EXCERPT PROVIDED START
Plaintiffs assert four causes of action in their Complaint: declaratory judgment against the
Library concerning the assessment and collection of ad valorem taxes in excess of the rate
established by KRS Chapter 173 (Count I); Conversion (Count II); unlawful taking per 42 U.S.C.
§ 1983 (Count III); and unjust enrichment (Count IV). Id. at ¶¶ 28-46. In terms of relief,
Plaintiffs seek injunctive relief requiring the Library to issue refunds for taxes billed an collected
in excess of the statutorily approved rate of $0.30 per one thousand dollars; injunctive relief
preventing the Library from increasing its tax rate unless KRS 173.790 is complied with;
compensatory damages in the form of refunds, with interest; a declaratory judgment that KRS
173.790 governs the tax rate and the ability to increase or decrease the rate; prejudgment interest,
court costs and attorneys fee, per 42 U.S.C. § 1983; and certification of a class.
2
On February 2, 2012, the Library removed the action to this Court because of the federal
claims asserted in the Complaint and it now seeks to dismiss the Complaint pursuant to Fed. R.
Civ. P. 12(b)(6) because Plaintiffs have failed to state a claim upon which relief can be granted.
II.
ARGUMENT
Plaintiffs’ Complaint should be dismissed because they fail to state a claim upon which
relief can be granted. First, Plaintiffs have not alleged that they exhausted their administrative
remedies prior to filing this lawsuit, as mandated by KRS 134.590. Second, even if Plaintiffs
have exhausted their administrative remedies, they are precluded from asserting a class action for
tax refunds under KRS 134.590. Third, Plaintiffs’ claims for tax refunds for the years prior to
2010 should be dismissed because the two-year statute of limitations in KRS 134.590 has run on
those claims. Finally, Plaintiffs’ conversion claim should be dismissed because the Library has
sovereign immunity from all tort claims.
A.
Because Plaintiffs do not allege that they filed a claim requesting a tax refund
prior to filing this lawsuit, they have failed to exhaust their administrative
remedies.
Plaintiffs’ Complaint should be dismissed because they do not allege that they filed a
claim requesting a tax refund under KRS 134.590 prior to filing suit. Before filing a lawsuit
seeking a refund for excess payment of ad valorem taxes, a taxpayer must first exhaust
administrative remedies, as mandated by KRS 134.590. Cromwell Louisville Assoc. v. Kentucky,
323 S.W.3d 1, 7 (Ky. 2010) (citing Ky. Rev. Stat. §134.590 and holding that “a taxpayer must
exhaust the administrative remedy procedures before seeking a refund”); Bischoff v. City of
Newport, 733 S.W.2d 762 (Ky. App. 1987). If a plaintiff fails to exhaust administrative remedies
prior to filing a lawsuit for a tax refund, the complaint should be dismissed. Bischoff, 733
S.W.2d at 764. Accord: Department of Revenue v. Curtsinger, No. 2006-CA-001379 and 2006-
3
CA-001462, 2007 Ky. App. Unpub. LEXIS 699, at *16-17 (Ky. App. Oct. 26, 2007)
EXCERPT PROVIDED END
AVAILABLE DATA START
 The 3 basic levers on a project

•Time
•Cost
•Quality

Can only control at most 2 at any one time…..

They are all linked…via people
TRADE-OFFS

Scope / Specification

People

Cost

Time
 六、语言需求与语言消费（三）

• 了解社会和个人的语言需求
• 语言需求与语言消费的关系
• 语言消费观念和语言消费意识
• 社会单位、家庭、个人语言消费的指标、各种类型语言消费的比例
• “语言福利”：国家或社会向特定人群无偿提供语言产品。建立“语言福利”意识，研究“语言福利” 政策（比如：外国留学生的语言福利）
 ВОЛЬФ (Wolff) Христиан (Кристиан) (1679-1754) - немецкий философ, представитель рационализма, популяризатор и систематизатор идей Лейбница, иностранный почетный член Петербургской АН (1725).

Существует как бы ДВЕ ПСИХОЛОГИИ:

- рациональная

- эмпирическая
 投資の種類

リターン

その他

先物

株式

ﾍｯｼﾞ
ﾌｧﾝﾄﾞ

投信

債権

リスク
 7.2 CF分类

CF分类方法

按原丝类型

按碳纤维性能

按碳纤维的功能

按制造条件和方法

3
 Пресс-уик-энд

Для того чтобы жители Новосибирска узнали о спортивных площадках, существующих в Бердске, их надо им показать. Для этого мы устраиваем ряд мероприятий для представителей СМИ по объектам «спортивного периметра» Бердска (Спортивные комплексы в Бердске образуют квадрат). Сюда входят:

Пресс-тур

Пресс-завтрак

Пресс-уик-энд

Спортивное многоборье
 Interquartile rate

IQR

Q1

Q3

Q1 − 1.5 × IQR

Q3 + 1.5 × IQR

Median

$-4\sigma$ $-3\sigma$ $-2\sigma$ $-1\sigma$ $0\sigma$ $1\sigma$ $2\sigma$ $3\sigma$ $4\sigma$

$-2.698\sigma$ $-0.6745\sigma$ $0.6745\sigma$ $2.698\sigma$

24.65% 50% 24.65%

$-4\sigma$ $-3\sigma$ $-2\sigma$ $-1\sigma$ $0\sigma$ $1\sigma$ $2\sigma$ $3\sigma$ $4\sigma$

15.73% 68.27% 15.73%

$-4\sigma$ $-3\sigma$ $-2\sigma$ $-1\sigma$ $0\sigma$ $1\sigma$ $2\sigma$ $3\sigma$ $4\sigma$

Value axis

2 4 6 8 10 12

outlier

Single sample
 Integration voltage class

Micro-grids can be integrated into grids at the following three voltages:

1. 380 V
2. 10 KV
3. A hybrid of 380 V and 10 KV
AVAILABLE DATA END
## WORK REQUEST 1
From the tax refund excerpt above, write out word for word the passage that begins at the words "Plaintiffs’ Complaint should be dismissed because they do" and stops after "Oct. 26, 2007)".
## WORK REQUEST 2
In the tax refund excerpt, on what date did the Library remove the action?

## WRITTEN REPLY 1
Plaintiffs’ Complaint should be dismissed because they do not allege that they filed a
claim requesting a tax refund under KRS 134.590 prior to filing suit. Before filing a lawsuit
seeking a refund for excess payment of ad valorem taxes, a taxpayer must first exhaust
administrative remedies, as mandated by KRS 134.590. Cromwell Louisville Assoc. v. Kentucky,
323 S.W.3d 1, 7 (Ky. 2010) (citing Ky. Rev. Stat. §134.590 and holding that “a taxpayer must
exhaust the administrative remedy procedures before seeking a refund”); Bischoff v. City of
Newport, 733 S.W.2d 762 (Ky. App. 1987). If a plaintiff fails to exhaust administrative remedies
prior to filing a lawsuit for a tax refund, the complaint should be dismissed. Bischoff, 733
S.W.2d at 764. Accord: Department of Revenue v. Curtsinger, No. 2006-CA-001379 and 2006-
3
CA-001462, 2007 Ky. App. Unpub. LEXIS 699, at *16-17 (Ky. App. Oct. 26, 2007)

## WRITTEN REPLY 2
February 2, 2012.